The datasets we just created consist of a sequence of maps from the key 'snippet' to 
string `Tensors`, one for each line spoken by a particular character in a
Shakespeare play.

We can get the data for a particular client by calling `create_tf_dataset_for_client` with that client_id. Note that in a real federated learning scenario
clients are never identified or tracked by ids, but for simulation it is useful
to work with keyed datasets.

Let's take a look at lines spoken by Exton from *Pericles, Prince of Tyre*. We saw these lines printed above in the CSV file, so we can make sure they were loaded faithfully into the dataset.

In [20]:
# Here the play is "Pericles, Prince of Tyre" and the character is "Exton".
raw_example_train_dataset = train_data.create_tf_dataset_for_client(
    'PERICLES__PRINCE_OF_TYRE_EXTON')
# Each entry x is a dictionary with a single key 'snippets' which contains the
# text. If you import your own dataset, you may have more keys in each
# dictionary corresponding to different features.
for x in raw_example_train_dataset.take(2):
  print(x)

{'snippets': <tf.Tensor: shape=(), dtype=string, numpy=b"Both have I spill'd. O, would the deed were good!\nFor now the devil, that told me I did well,\nSays that this deed is chronicled in hell.\nThis dead King to the living King I'll bear.\nTake hence the rest, and give them burial here.       Exeunt\nGreat King, within this coffin I present">}
{'snippets': <tf.Tensor: shape=(), dtype=string, numpy=b"'Have I no friend will rid me of this living fear?'\nWas it not so?\n'Have I no friend?' quoth he. He spake it twice">}


To make sure the test data loaded correctly, we can look at some data from King Lear:

In [21]:
# Here the play is "The Tragedy of King Lear" and the character is "King".
raw_example_test_dataset = test_data.create_tf_dataset_for_client(
    'THE_TRAGEDY_OF_KING_LEAR_KING')
# Each entry x is a dictionary with a single key 'snippets' which contains the
# text. If you import your own dataset, you may have more keys in each
# dictionary corresponding to different features.
for x in raw_example_test_dataset.take(2):
  print(x)

{'snippets': <tf.Tensor: shape=(), dtype=string, numpy=b'Sir, I will pronounce your sentence: you shall fast a week'>}
{'snippets': <tf.Tensor: shape=(), dtype=string, numpy=b'Teach us, sweet madam, for our rude transgression'>}


Now that the data from the CSV file has been loaded into a `tff.simulation.ClientData`, we can use `tf.data.Dataset` transformations to prepare the data for training. Refer to the [text generation](federated_learning_for_text_generation.ipynb) tutorial for instructions on how to transform the data and train a model using Federated Learning.
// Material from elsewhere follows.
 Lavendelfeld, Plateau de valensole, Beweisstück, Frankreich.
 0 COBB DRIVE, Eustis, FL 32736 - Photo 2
## Modifying the Code to Work With Your Dataset

If you have a CSV file you would like to use for Federated Learning, you can try modifying the code above to load your file into a `tff.simulation.ClientData`. The code was written to be easily modifiable to work with different datasets, but there are a few things you will need to consider:

* `client_id_colname`: What column from your CSV file will be used as the `client_id`? This is a fundamental question about how you want to partition your data into client datasets. For realistic simulation of the challenges of Federated Learning, you may *not* want your data to be independent and identically distributed (IID) across clients.
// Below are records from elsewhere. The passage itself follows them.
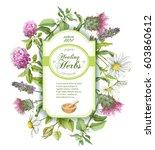 vector healing herbs vertical... | Shutterstock .eps vector #603860612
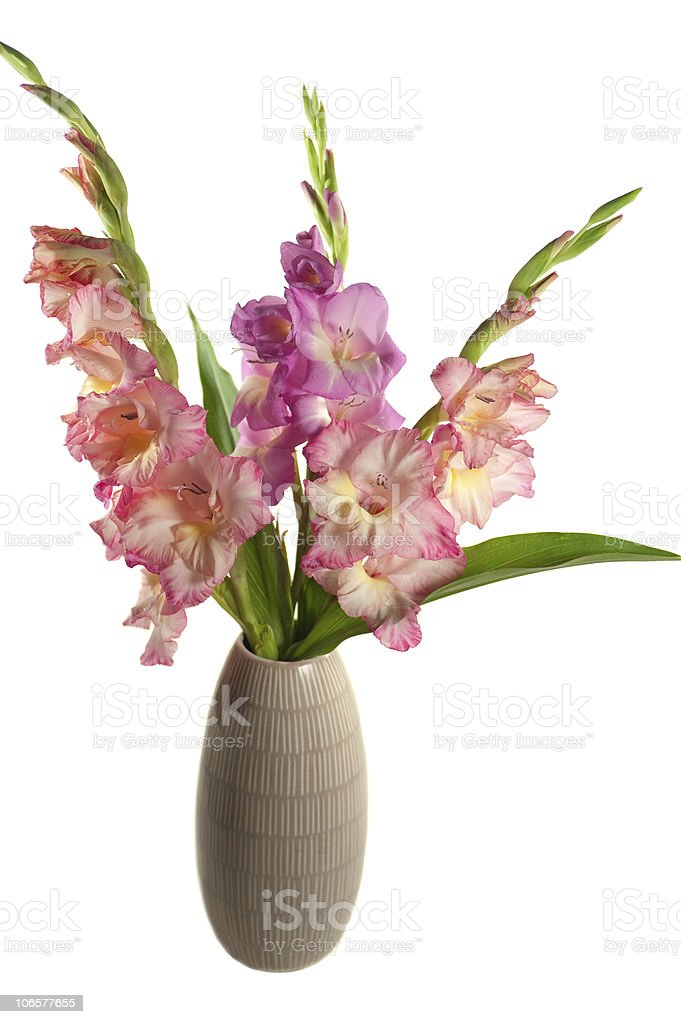 beautiful gladiolas isolated on white royalty-free stock photo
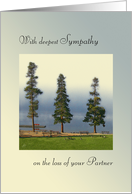 Deepest Sympathy, Loss of Partner, Morning Mist Over Mountain Lake card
* `output_signature`: What is the type of the elements of the `tf.data.Dataset` that will be generated for each client_id? In this example, we had only one data column, `snippets`, but your dataset may have multiple data columns corresponding to different features and labels, possibly with different types.

* `notnull_cols`: The current implementation will filter out rows in which any of the data columns is null. However, you might want to change this if null values are tolerable for some of the columns. Are there other conditions you want to filter on, such as filtering out rows with NaN values?